Requirement: Reproduce precisely the lines of the material below from the line containing "Kommen und gehen - Sadi gent" up to and including its last line. Pictures must not be copied.

Extracted information:
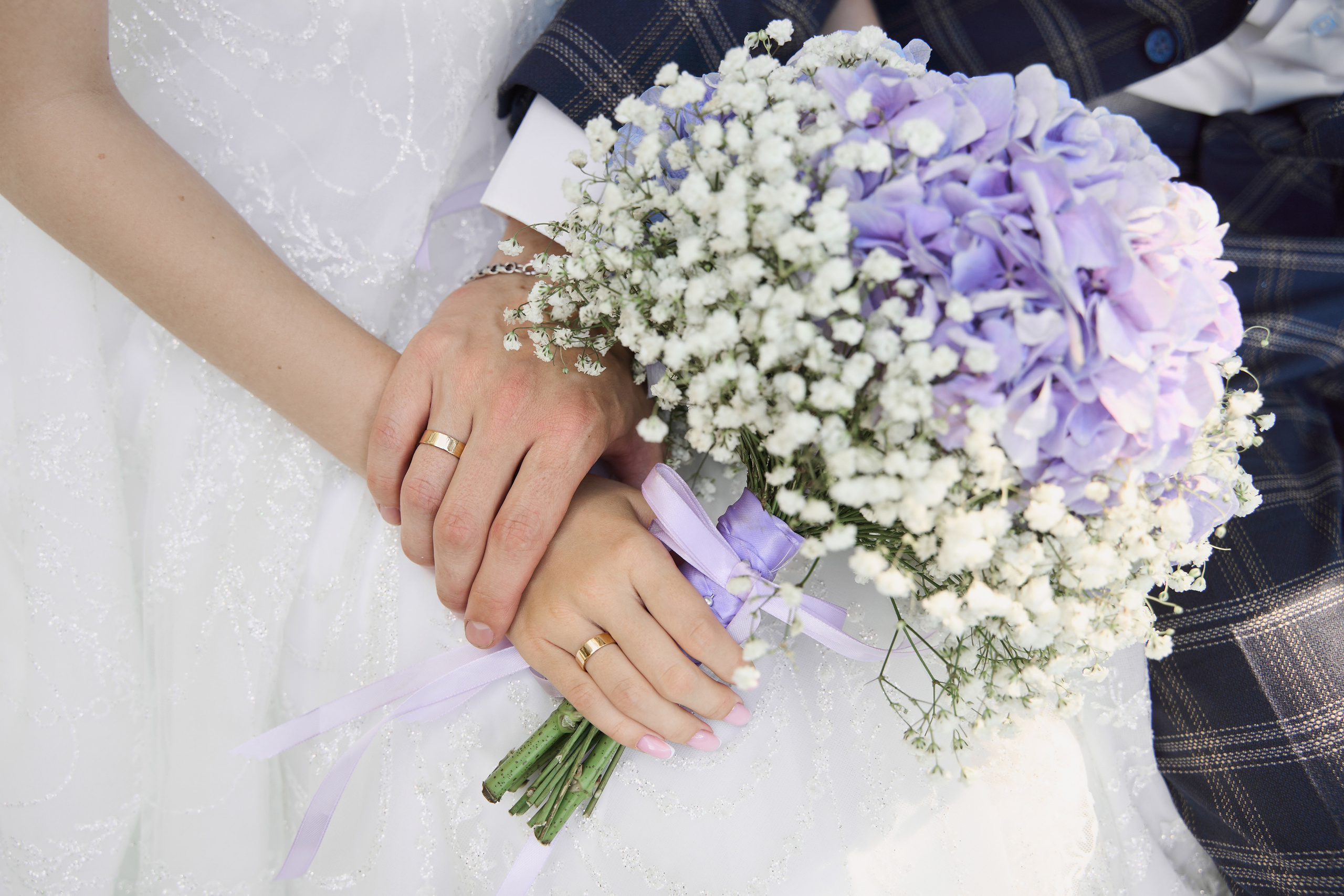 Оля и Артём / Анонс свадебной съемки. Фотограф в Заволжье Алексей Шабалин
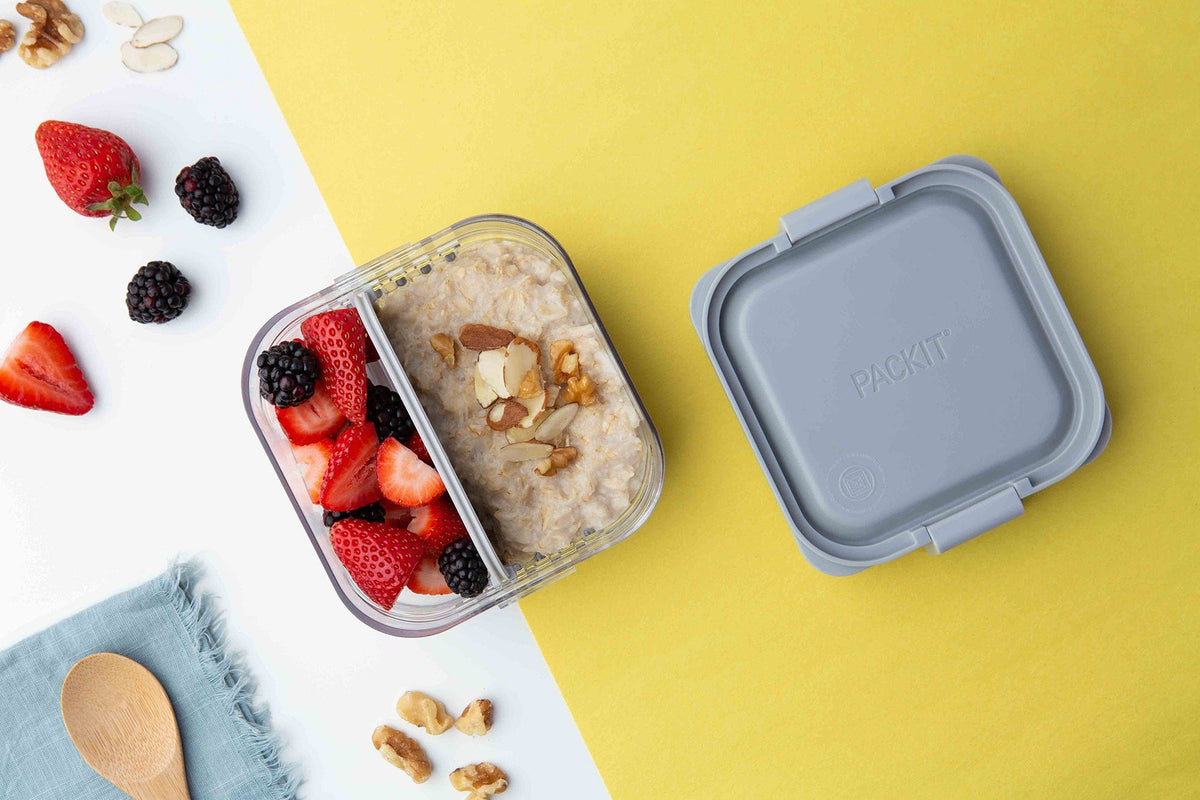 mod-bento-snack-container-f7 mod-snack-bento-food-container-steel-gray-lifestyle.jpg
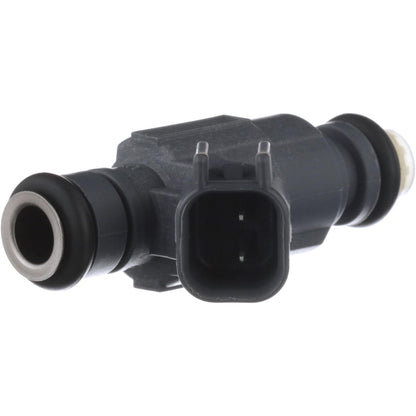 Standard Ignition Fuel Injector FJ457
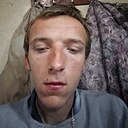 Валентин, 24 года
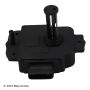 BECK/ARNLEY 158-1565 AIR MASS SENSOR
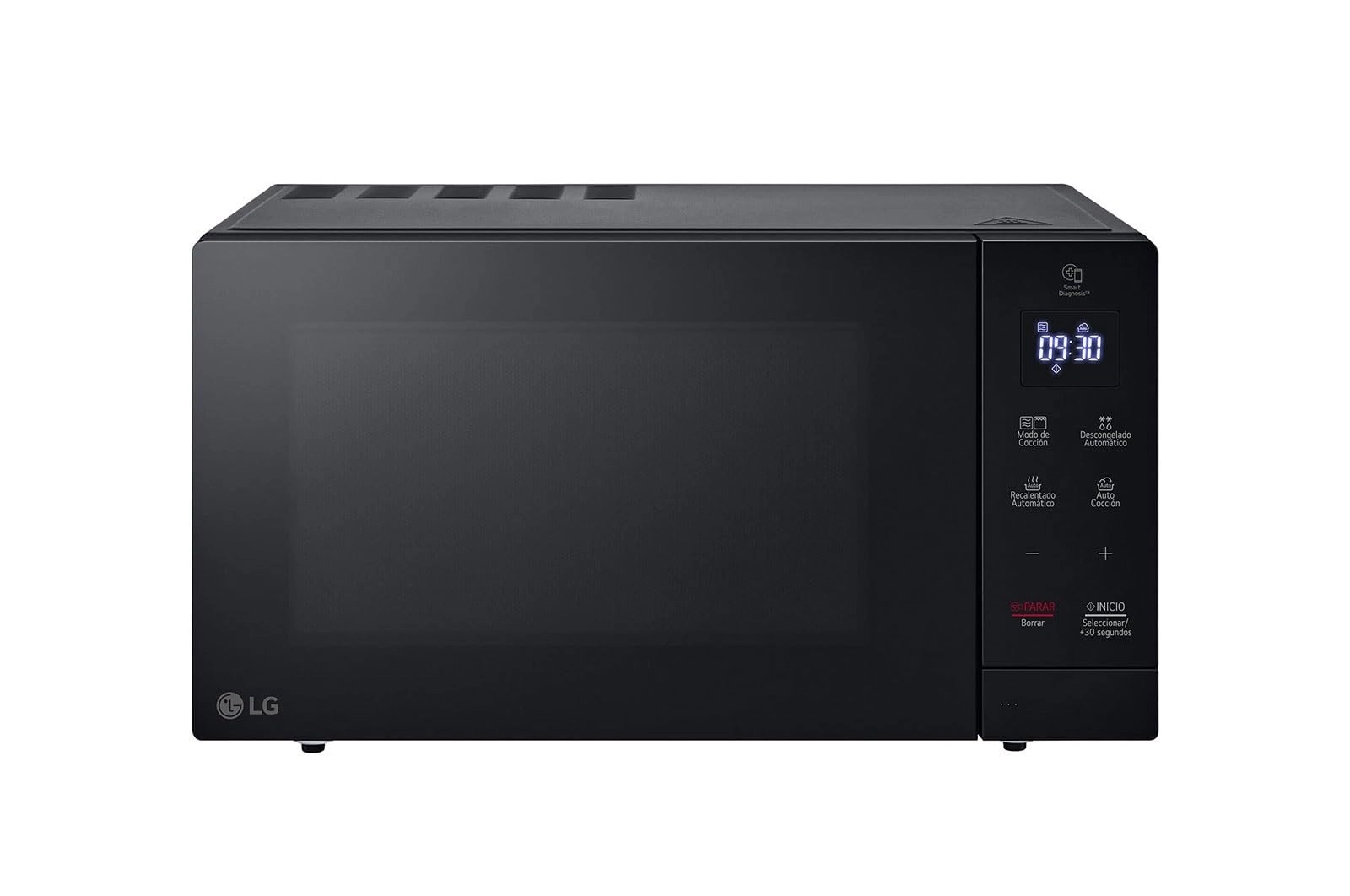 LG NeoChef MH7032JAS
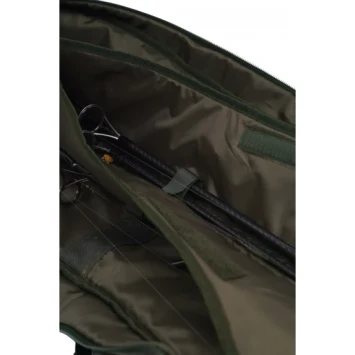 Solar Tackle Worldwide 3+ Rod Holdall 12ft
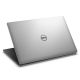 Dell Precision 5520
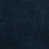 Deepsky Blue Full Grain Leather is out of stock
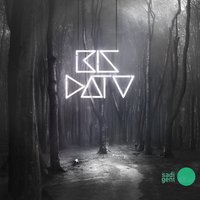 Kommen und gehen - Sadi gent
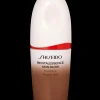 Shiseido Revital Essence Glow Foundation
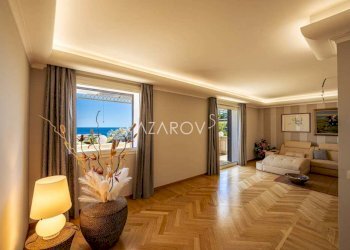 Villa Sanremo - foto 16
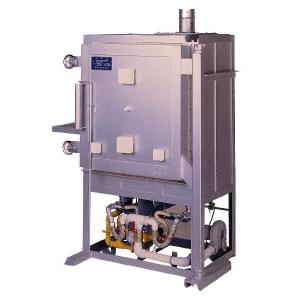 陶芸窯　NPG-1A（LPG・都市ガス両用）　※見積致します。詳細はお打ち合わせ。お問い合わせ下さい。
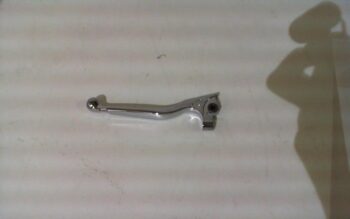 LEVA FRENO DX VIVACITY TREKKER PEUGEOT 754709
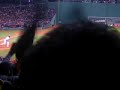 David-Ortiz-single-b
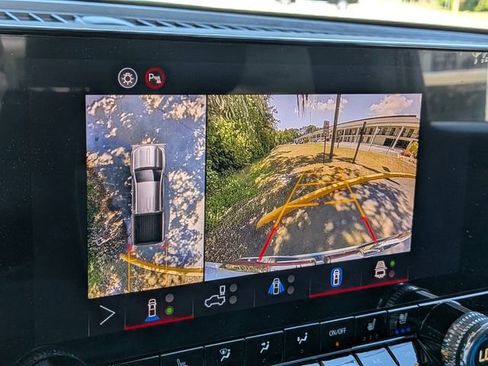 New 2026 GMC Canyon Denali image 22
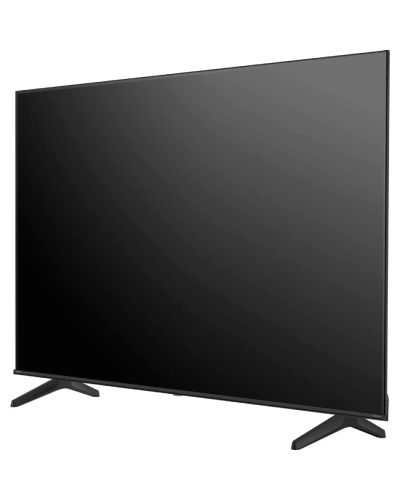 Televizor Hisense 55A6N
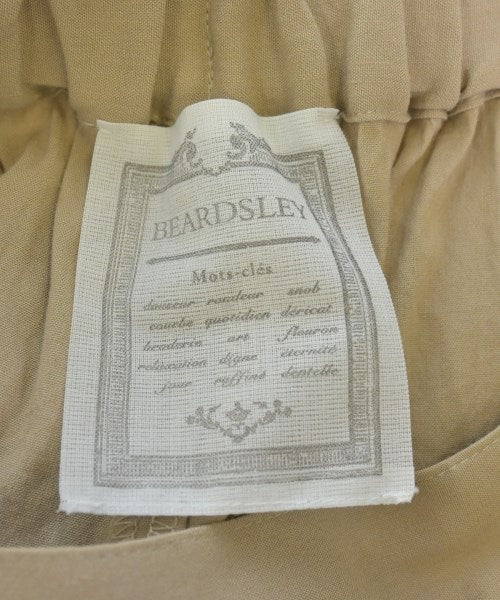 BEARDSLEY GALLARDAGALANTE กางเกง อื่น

Answer below:
 Kommen und gehen - Sadi gent
 Shiseido Revital Essence Glow Foundation
 Villa Sanremo - foto 16
 陶芸窯　NPG-1A（LPG・都市ガス両用）　※見積致します。詳細はお打ち合わせ。お問い合わせ下さい。
 LEVA FRENO DX VIVACITY TREKKER PEUGEOT 754709
 David-Ortiz-single-b
 New 2026 GMC Canyon Denali image 22
 Televizor Hisense 55A6N
 BEARDSLEY GALLARDAGALANTE กางเกง อื่น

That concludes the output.